(Spatial questions tied to pictures)
****

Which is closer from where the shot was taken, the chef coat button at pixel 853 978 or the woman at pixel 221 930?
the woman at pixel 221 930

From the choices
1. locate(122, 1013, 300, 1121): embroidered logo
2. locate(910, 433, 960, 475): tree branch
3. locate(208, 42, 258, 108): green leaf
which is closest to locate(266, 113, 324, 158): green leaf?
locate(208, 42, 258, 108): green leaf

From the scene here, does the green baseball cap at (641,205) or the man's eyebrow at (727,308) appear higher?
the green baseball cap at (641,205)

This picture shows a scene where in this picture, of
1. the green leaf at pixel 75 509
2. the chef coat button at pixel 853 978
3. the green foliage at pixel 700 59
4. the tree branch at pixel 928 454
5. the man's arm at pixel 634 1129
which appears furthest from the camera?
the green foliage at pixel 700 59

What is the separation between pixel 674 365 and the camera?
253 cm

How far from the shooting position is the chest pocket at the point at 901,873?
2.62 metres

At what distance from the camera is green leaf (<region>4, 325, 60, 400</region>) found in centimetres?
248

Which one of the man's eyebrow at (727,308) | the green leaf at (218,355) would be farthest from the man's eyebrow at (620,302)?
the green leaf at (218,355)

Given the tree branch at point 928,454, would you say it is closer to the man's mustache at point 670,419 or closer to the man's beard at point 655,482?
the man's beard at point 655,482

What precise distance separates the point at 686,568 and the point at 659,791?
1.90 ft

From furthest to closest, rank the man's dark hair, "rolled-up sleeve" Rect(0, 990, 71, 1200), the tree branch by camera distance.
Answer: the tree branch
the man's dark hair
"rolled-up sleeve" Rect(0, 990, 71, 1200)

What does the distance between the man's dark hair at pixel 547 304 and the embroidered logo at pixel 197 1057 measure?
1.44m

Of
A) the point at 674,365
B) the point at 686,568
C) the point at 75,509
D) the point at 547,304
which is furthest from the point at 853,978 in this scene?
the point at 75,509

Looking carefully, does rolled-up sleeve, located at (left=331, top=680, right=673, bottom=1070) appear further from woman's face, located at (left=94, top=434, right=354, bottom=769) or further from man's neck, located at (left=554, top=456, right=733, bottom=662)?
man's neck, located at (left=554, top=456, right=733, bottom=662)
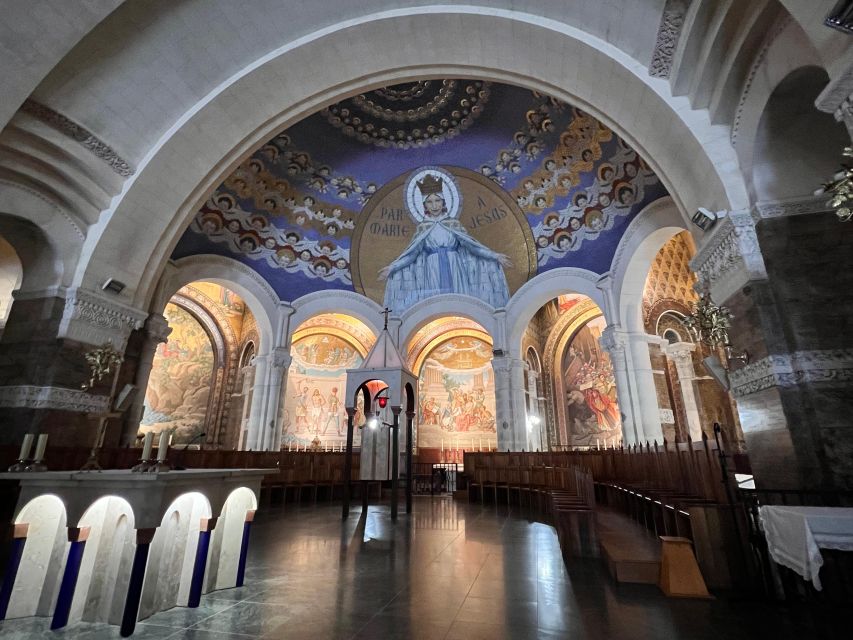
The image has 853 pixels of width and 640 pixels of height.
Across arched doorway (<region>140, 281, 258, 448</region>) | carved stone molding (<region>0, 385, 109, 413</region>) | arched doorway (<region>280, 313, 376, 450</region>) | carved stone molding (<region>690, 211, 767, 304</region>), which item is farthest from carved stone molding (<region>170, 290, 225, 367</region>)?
carved stone molding (<region>690, 211, 767, 304</region>)

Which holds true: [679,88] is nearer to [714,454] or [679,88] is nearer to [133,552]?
[714,454]

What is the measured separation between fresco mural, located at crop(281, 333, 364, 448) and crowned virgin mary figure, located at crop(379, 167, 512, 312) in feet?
16.4

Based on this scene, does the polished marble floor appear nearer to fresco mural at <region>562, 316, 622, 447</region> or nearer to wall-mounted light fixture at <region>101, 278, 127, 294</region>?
wall-mounted light fixture at <region>101, 278, 127, 294</region>

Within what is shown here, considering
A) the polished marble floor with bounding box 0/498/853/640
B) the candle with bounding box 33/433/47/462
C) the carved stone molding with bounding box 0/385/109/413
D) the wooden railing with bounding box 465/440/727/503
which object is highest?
the carved stone molding with bounding box 0/385/109/413

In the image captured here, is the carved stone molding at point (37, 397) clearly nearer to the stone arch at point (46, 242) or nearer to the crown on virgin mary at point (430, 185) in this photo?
the stone arch at point (46, 242)

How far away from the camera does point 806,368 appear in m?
4.44

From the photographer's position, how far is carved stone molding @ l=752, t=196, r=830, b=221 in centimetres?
478

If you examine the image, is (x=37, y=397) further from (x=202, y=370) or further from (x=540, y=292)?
(x=540, y=292)

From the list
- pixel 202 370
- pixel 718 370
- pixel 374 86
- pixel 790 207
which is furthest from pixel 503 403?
pixel 202 370

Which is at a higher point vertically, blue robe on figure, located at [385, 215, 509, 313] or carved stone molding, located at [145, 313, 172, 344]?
blue robe on figure, located at [385, 215, 509, 313]

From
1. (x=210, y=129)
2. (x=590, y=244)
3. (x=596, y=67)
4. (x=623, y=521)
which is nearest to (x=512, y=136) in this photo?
(x=590, y=244)

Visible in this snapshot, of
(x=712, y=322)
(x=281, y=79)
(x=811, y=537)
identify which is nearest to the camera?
(x=811, y=537)

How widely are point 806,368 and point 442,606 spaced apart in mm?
4544

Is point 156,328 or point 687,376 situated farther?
point 687,376
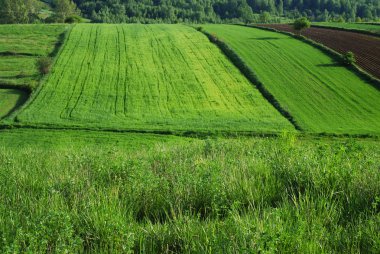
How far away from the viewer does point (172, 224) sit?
23.3 feet

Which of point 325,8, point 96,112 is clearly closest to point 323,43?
point 96,112

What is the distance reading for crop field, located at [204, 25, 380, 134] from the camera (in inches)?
1687

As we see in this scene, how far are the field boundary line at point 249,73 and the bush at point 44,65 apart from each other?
25.6 m

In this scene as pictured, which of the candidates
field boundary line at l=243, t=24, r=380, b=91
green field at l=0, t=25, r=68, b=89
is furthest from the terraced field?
field boundary line at l=243, t=24, r=380, b=91

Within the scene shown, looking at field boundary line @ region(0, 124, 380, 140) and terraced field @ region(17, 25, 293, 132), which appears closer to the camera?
field boundary line @ region(0, 124, 380, 140)

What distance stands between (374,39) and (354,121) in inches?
1550

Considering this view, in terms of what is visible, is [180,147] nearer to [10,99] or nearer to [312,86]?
[10,99]

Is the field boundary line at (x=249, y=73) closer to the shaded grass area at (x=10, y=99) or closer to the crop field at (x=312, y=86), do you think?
the crop field at (x=312, y=86)

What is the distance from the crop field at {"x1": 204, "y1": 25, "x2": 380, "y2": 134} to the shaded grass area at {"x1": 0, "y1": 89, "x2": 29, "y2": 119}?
2829 centimetres

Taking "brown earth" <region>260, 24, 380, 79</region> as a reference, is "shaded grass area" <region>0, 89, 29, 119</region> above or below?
below

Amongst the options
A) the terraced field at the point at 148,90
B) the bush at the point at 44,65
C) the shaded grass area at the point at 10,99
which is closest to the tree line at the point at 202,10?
the terraced field at the point at 148,90

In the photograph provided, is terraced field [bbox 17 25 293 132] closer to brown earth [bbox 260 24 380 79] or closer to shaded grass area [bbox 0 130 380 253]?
brown earth [bbox 260 24 380 79]

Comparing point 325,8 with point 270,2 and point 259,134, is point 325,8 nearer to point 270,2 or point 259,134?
point 270,2

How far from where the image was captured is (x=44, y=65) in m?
58.0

****

- _Exercise_: Do not copy the pictures, but repeat every line exactly.

- _Solution for this exercise_:
Which is closer from where the shot was taken, the chef coat button at pixel 853 978 or the woman at pixel 221 930?
the woman at pixel 221 930

From the choices
1. locate(122, 1013, 300, 1121): embroidered logo
2. locate(910, 433, 960, 475): tree branch
3. locate(208, 42, 258, 108): green leaf
which is closest to locate(266, 113, 324, 158): green leaf?
locate(208, 42, 258, 108): green leaf

From the scene here, does the green baseball cap at (641,205) or the man's eyebrow at (727,308) appear higher?
the green baseball cap at (641,205)

This picture shows a scene where in this picture, of
1. the green leaf at pixel 75 509
2. the chef coat button at pixel 853 978
3. the green foliage at pixel 700 59
4. the tree branch at pixel 928 454
5. the man's arm at pixel 634 1129
which appears furthest from the camera?
the green foliage at pixel 700 59

What is the separation between pixel 674 365 and the camera?
253 cm

How far from the shooting position is the chest pocket at the point at 901,873?
2.62 metres

At what distance from the camera is green leaf (<region>4, 325, 60, 400</region>) found in centimetres?
248

Which one of the man's eyebrow at (727,308) | the green leaf at (218,355) would be farthest from the man's eyebrow at (620,302)?
the green leaf at (218,355)

Given the tree branch at point 928,454, would you say it is closer to the man's mustache at point 670,419 or closer to the man's beard at point 655,482?
the man's beard at point 655,482

What precise distance separates the point at 686,568 and the point at 659,791?
1.90 ft

From furthest to closest, rank the man's dark hair, "rolled-up sleeve" Rect(0, 990, 71, 1200), the tree branch by camera distance.
Answer: the tree branch
the man's dark hair
"rolled-up sleeve" Rect(0, 990, 71, 1200)

What does the distance between the man's dark hair at pixel 547 304 and the embroidered logo at pixel 197 1057 measure?
1.44m

Of
A) the point at 674,365
B) the point at 686,568
C) the point at 75,509
D) the point at 547,304
which is furthest from the point at 853,978 in this scene?
the point at 75,509

Looking carefully, does rolled-up sleeve, located at (left=331, top=680, right=673, bottom=1070) appear further from woman's face, located at (left=94, top=434, right=354, bottom=769) or further from man's neck, located at (left=554, top=456, right=733, bottom=662)?
man's neck, located at (left=554, top=456, right=733, bottom=662)
The image has 853 pixels of width and 640 pixels of height.
Across arched doorway (<region>140, 281, 258, 448</region>) | carved stone molding (<region>0, 385, 109, 413</region>) | arched doorway (<region>280, 313, 376, 450</region>) | carved stone molding (<region>690, 211, 767, 304</region>), which item is farthest from carved stone molding (<region>170, 290, 225, 367</region>)?
carved stone molding (<region>690, 211, 767, 304</region>)

Which holds true: [679,88] is nearer to [714,454] or [679,88] is nearer to [133,552]?
[714,454]

What is the measured separation between fresco mural, located at crop(281, 333, 364, 448) and crowned virgin mary figure, located at crop(379, 167, 512, 312) in feet?
16.4

Based on this scene, does the polished marble floor appear nearer to fresco mural at <region>562, 316, 622, 447</region> or nearer to wall-mounted light fixture at <region>101, 278, 127, 294</region>?
wall-mounted light fixture at <region>101, 278, 127, 294</region>

Within what is shown here, considering
A) the polished marble floor with bounding box 0/498/853/640
B) the candle with bounding box 33/433/47/462
C) the carved stone molding with bounding box 0/385/109/413
D) the wooden railing with bounding box 465/440/727/503
which object is highest?
the carved stone molding with bounding box 0/385/109/413

In the image captured here, is the carved stone molding at point (37, 397) clearly nearer to the stone arch at point (46, 242) or nearer to the crown on virgin mary at point (430, 185) in this photo?
the stone arch at point (46, 242)

How far away from the camera does point 806,368 appear in m?
4.44

From the photographer's position, how far is carved stone molding @ l=752, t=196, r=830, b=221 in centimetres?
478

If you examine the image, is (x=37, y=397) further from (x=202, y=370) or further from (x=540, y=292)?
(x=540, y=292)

From the list
- pixel 202 370
- pixel 718 370
- pixel 374 86
- pixel 790 207
which is furthest from pixel 503 403?
pixel 202 370

Which is at a higher point vertically, blue robe on figure, located at [385, 215, 509, 313] or carved stone molding, located at [145, 313, 172, 344]?
blue robe on figure, located at [385, 215, 509, 313]

From
1. (x=210, y=129)
2. (x=590, y=244)
3. (x=596, y=67)
4. (x=623, y=521)
which is nearest to (x=512, y=136) in this photo?
(x=590, y=244)

Visible in this snapshot, of
(x=712, y=322)
(x=281, y=79)
(x=811, y=537)
identify which is nearest to the camera?
(x=811, y=537)

How widely are point 806,368 and point 442,606 spaced apart in mm?
4544

Is point 156,328 or point 687,376 situated farther?
point 687,376
How far away from the viewer does point (172, 224) sit?
23.3 feet

Which of point 325,8, point 96,112 is clearly closest to point 323,43?
point 96,112

What is the distance reading for crop field, located at [204, 25, 380, 134] from the camera (in inches)?
1687

As we see in this scene, how far are the field boundary line at point 249,73 and the bush at point 44,65 apart from each other?
25.6 m

In this scene as pictured, which of the candidates
field boundary line at l=243, t=24, r=380, b=91
green field at l=0, t=25, r=68, b=89
is furthest from the terraced field?
field boundary line at l=243, t=24, r=380, b=91

Within the scene shown, looking at field boundary line @ region(0, 124, 380, 140) and terraced field @ region(17, 25, 293, 132), which appears closer to the camera?
field boundary line @ region(0, 124, 380, 140)

What distance stands between (374,39) and (354,121) in inches?
1550

Considering this view, in terms of what is visible, is [180,147] nearer to [10,99] or nearer to [312,86]?
[10,99]

Is the field boundary line at (x=249, y=73) closer to the shaded grass area at (x=10, y=99) or closer to the crop field at (x=312, y=86), do you think?
the crop field at (x=312, y=86)

What is the distance from the crop field at {"x1": 204, "y1": 25, "x2": 380, "y2": 134} to the shaded grass area at {"x1": 0, "y1": 89, "x2": 29, "y2": 119}?
2829 centimetres

Taking "brown earth" <region>260, 24, 380, 79</region> as a reference, is "shaded grass area" <region>0, 89, 29, 119</region> above or below?
below

Amongst the options
A) the terraced field at the point at 148,90
B) the bush at the point at 44,65
C) the shaded grass area at the point at 10,99
which is closest to the tree line at the point at 202,10?
the terraced field at the point at 148,90

In the photograph provided, is terraced field [bbox 17 25 293 132] closer to brown earth [bbox 260 24 380 79] or closer to shaded grass area [bbox 0 130 380 253]?
brown earth [bbox 260 24 380 79]

Comparing point 325,8 with point 270,2 and point 259,134, is point 325,8 nearer to point 270,2 or point 259,134?
point 270,2

How far from where the image was captured is (x=44, y=65) in m?
58.0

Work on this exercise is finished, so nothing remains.